"Mont-Saint-Michel, throughout its history, has always been an incessant fight against the effects of the weather. There has always been infiltration. We will try again to limit it and then in 50 years, in 100 years , it will be necessary to start again because it is an eternal restarting to preserve and transmit this magnificent building to our future generations ", explains François Jeanneau, chief architect of the Historic buildings, questioned by AFP on the 46 meters high scaffolding.
The French abbey, a UNESCO World Heritage Site, does not lose any of its splendor when approached from the coast, most of the work taking place in the north, on the sea side, on scaffolding which will move along the time.
It is above all a question of "cleaning the facades very dirty by lichens, mosses, algae which attack the stone" and of "replacing blocks of stone which are in bad condition and could fall", specifies Mr. Jeanneau.
It was therefore "urgent to intervene", sums up the senior official, who dates the last restoration work to the second half of the 1862th century, between 1885 and XNUMX.
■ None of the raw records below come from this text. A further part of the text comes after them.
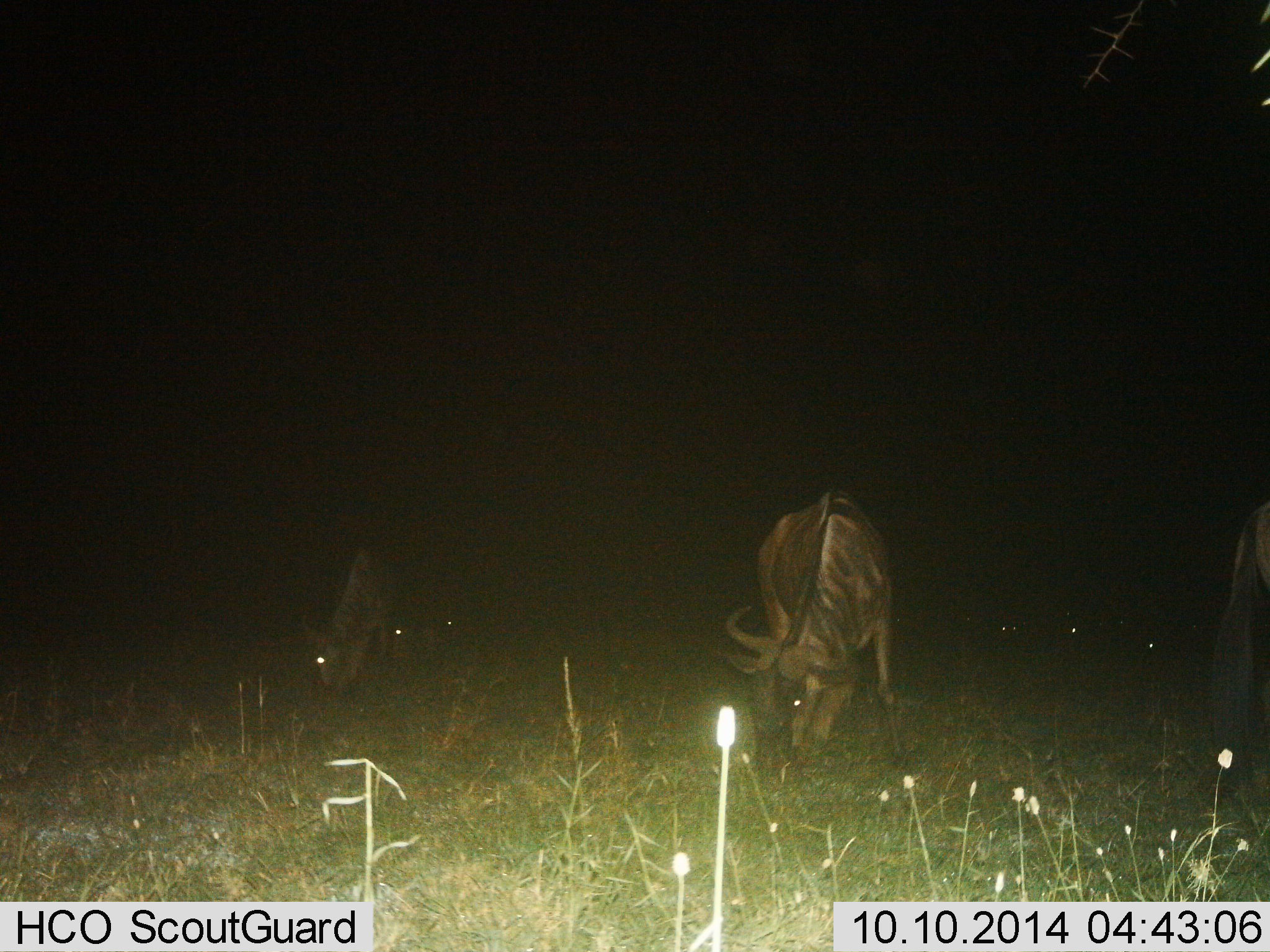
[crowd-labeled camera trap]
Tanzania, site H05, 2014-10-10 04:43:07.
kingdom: Animalia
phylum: Chordata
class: Mammalia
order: Artiodactyla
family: Bovidae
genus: Connochaetes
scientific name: Connochaetes taurinus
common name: blue wildebeest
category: wildebeest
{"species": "wildebeest (blue wildebeest) (Connochaetes taurinus)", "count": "7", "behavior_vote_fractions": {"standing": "50%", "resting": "0%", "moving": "0%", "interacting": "0%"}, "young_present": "0%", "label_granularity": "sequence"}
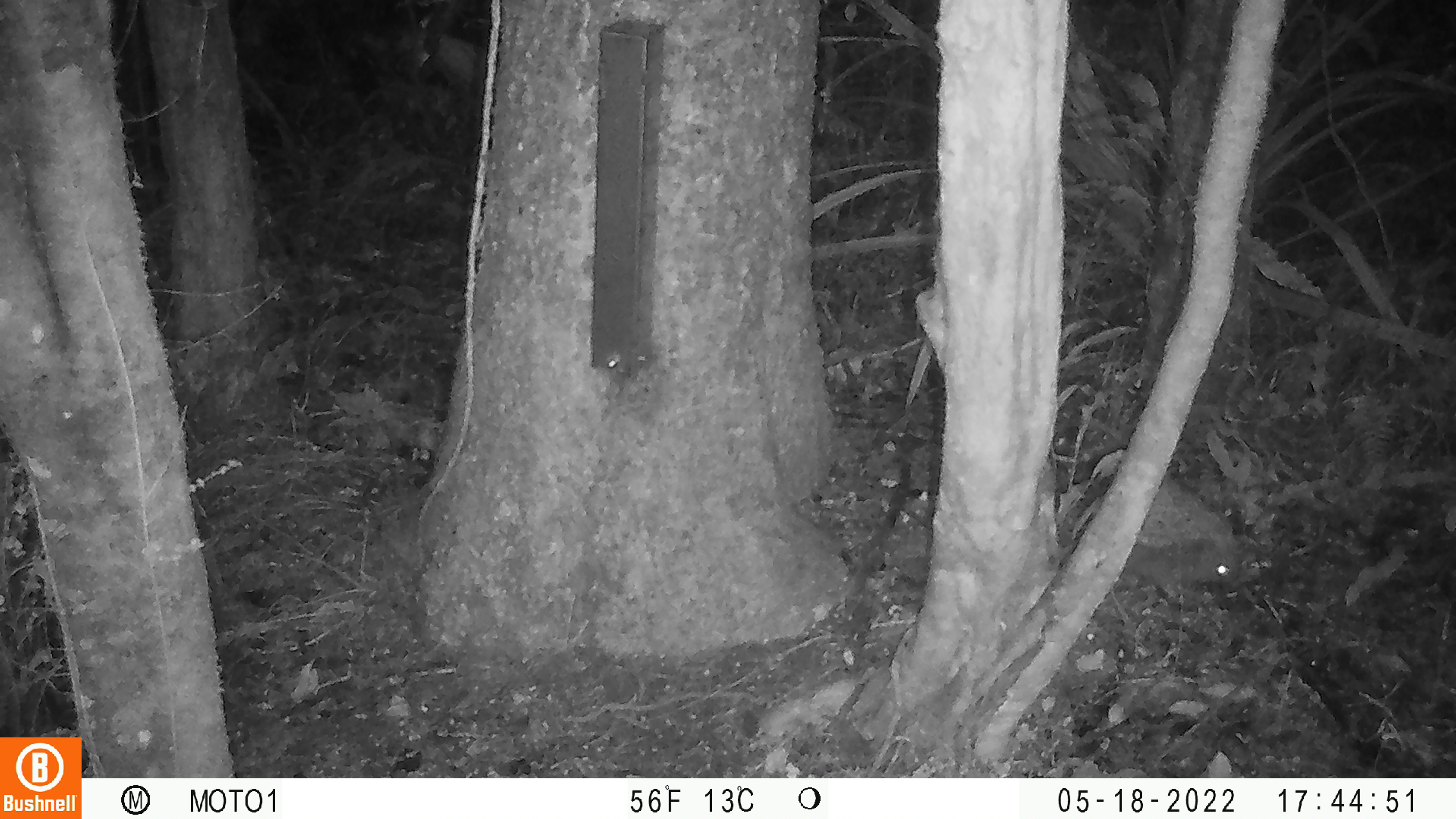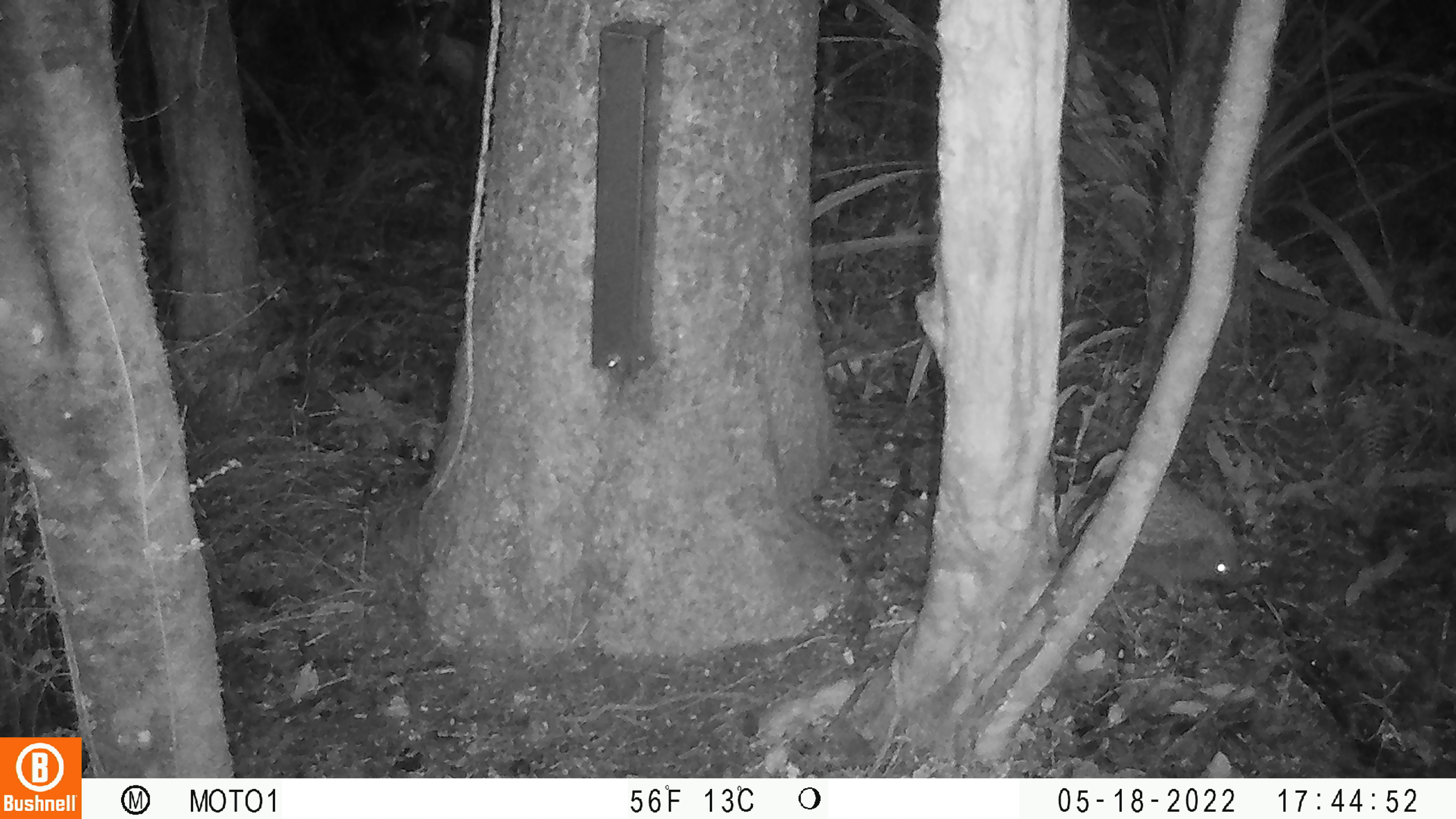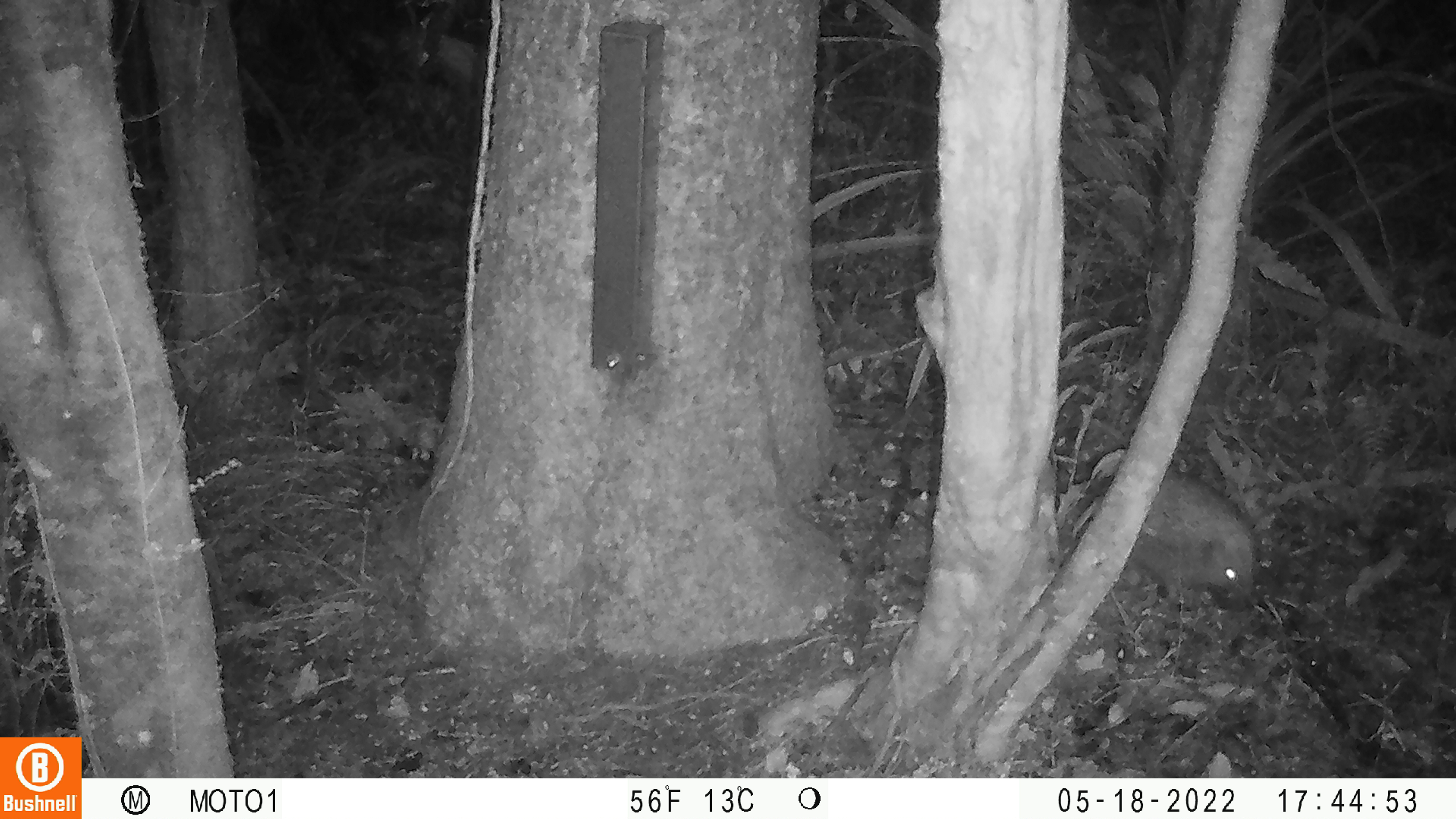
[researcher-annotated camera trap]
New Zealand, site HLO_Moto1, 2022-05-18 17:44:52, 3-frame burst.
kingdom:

Their launch was almost as pharaonic as the building of the abbey on a rock which once again becomes an island during high tides must have been. It has already taken 600 round trips by helicopter between the coast and the Mount to transport, from the beginning of November to the end of December, the 90 tonnes of scaffolding.
"Gigantism"
These works "are exceptional for their gigantism. We are on a rock. On this rock an abbey was built and against this abbey, we have scaffolding the height of the Arc de Triomphe", underlines Thomas Velter, administrator of the monument. the most visited in France, outside the Paris region.
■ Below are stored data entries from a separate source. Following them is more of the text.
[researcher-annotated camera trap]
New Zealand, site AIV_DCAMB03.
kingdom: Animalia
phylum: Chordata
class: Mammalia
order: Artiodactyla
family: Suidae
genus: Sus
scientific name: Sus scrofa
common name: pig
In total nearly 100 m3 of stones will be replaced and 8.500 m2 facade cleaned.
For two weeks, the masons-stonemasons have discreetly started to restore the granite to its original sand color. But in the almost deserted streets of a Mont-Saint-Michel with closed storefronts due to the Covid-19, silence continues to dominate.
You have to take the elevator mounted in the scaffolding and climb to the near top of La Merveille to begin to hear the sound of the work.
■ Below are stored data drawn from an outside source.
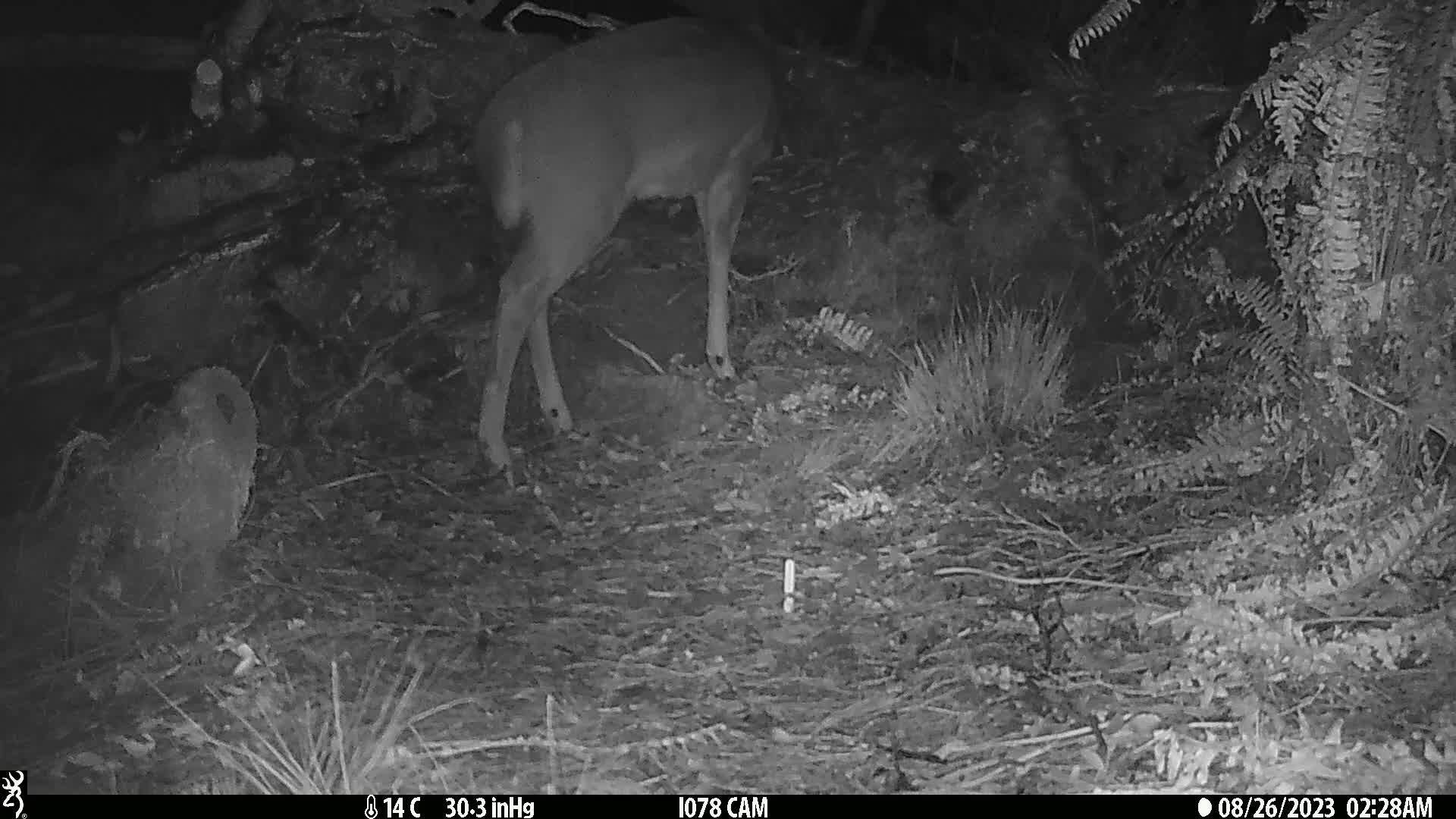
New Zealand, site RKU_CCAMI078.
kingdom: Animalia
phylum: Chordata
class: Mammalia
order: Artiodactyla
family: Cervidae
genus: Odocoileus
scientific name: Odocoileus virginianus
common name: white-tailed deer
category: white tailed deer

"We use Algimousse, a product that is both curative and preventive. We leave to act normally for 12 hours and then we bring water with the brushes and we manage to strip. After we join", explains Philippe Besnard, site manager cleaning carried out by Degaine, a subsidiary of Vinci.
The most attacked stones are marked with a red spot before being changed. "It is during cleaning that we see if it is really sandy, if there is a lot of grain going away. And when you type if it sounds a little hollow", specifies Mr. Besnard while around ten workers are busy around the heights of the monument. 25 stones have already been removed, he said.
"It is not a very hard granite. It is not a granite of the depths, it is a surface granite, of decomposition, which for many came from the Chausey Islands which are not far away", specifies François Jeanneau.
In addition to cleaning the stones, structural work is also planned. Slates from one of the last French slate quarries, in Travassac, will be transported from Corrèze. And some stained-glass windows will also be restored.
Closed since October due to Covid-19, the abbey will be open to the public during the works, as soon as the health measures linked to the epidemic allow it.